> PROBLEM TO SOLVE
Count the lines in the items below that contain the string "position". Reply with only the number.

> RECORDS TO PROCESS
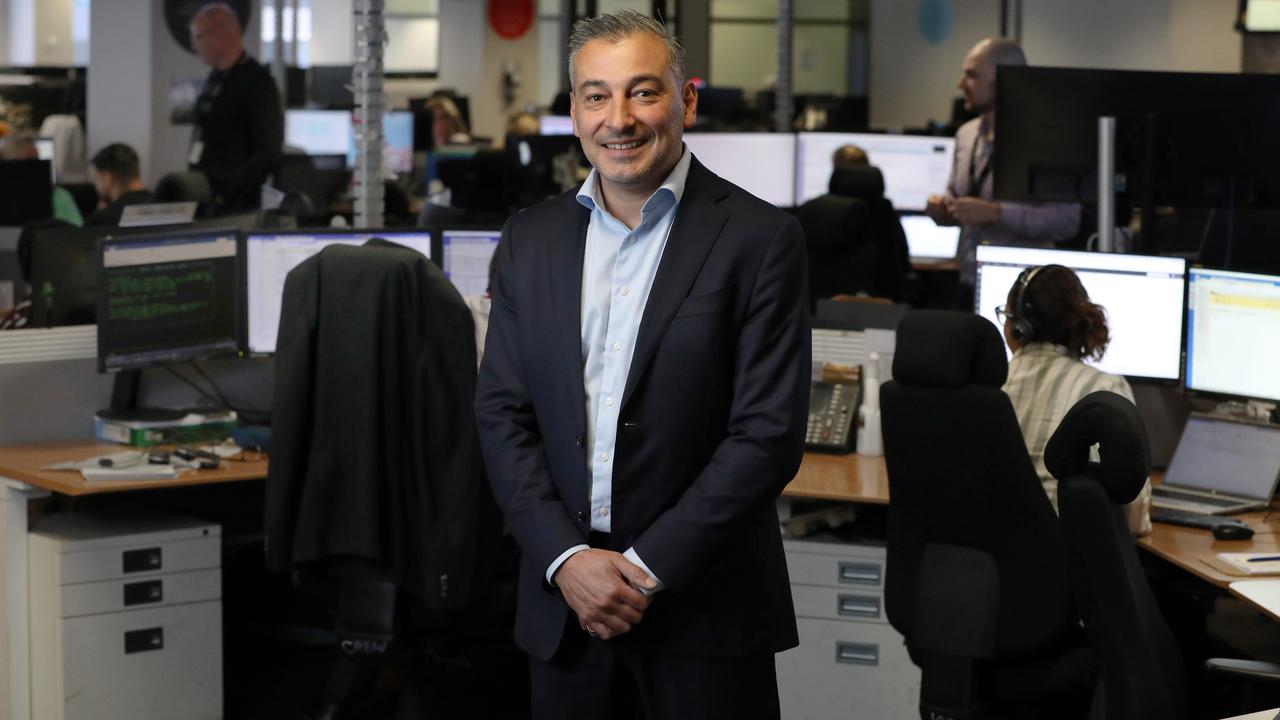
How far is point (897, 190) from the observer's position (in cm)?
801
...
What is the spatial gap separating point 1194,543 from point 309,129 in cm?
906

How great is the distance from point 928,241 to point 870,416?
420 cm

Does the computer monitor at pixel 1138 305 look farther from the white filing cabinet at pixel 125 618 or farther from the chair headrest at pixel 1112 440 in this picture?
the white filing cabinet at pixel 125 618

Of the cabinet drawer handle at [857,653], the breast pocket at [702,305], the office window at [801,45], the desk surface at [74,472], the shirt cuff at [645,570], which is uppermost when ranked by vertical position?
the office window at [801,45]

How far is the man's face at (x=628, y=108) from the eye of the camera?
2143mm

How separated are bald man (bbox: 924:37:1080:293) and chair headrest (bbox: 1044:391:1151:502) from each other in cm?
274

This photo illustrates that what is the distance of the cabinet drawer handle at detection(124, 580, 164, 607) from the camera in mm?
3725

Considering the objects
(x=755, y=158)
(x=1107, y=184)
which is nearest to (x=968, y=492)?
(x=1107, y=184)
...
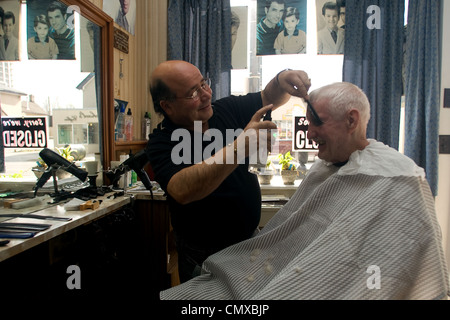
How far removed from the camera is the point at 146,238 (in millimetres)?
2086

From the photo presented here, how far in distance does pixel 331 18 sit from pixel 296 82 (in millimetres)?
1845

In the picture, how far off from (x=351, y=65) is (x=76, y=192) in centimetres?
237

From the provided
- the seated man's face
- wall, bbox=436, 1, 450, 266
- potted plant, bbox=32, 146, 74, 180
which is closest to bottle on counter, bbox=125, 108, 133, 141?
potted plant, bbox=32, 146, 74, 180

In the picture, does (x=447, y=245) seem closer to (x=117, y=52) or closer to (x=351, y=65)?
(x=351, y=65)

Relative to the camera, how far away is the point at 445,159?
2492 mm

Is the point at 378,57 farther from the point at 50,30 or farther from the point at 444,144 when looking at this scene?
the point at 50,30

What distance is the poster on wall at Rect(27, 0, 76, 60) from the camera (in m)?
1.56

> WRITTEN RESPONSE
2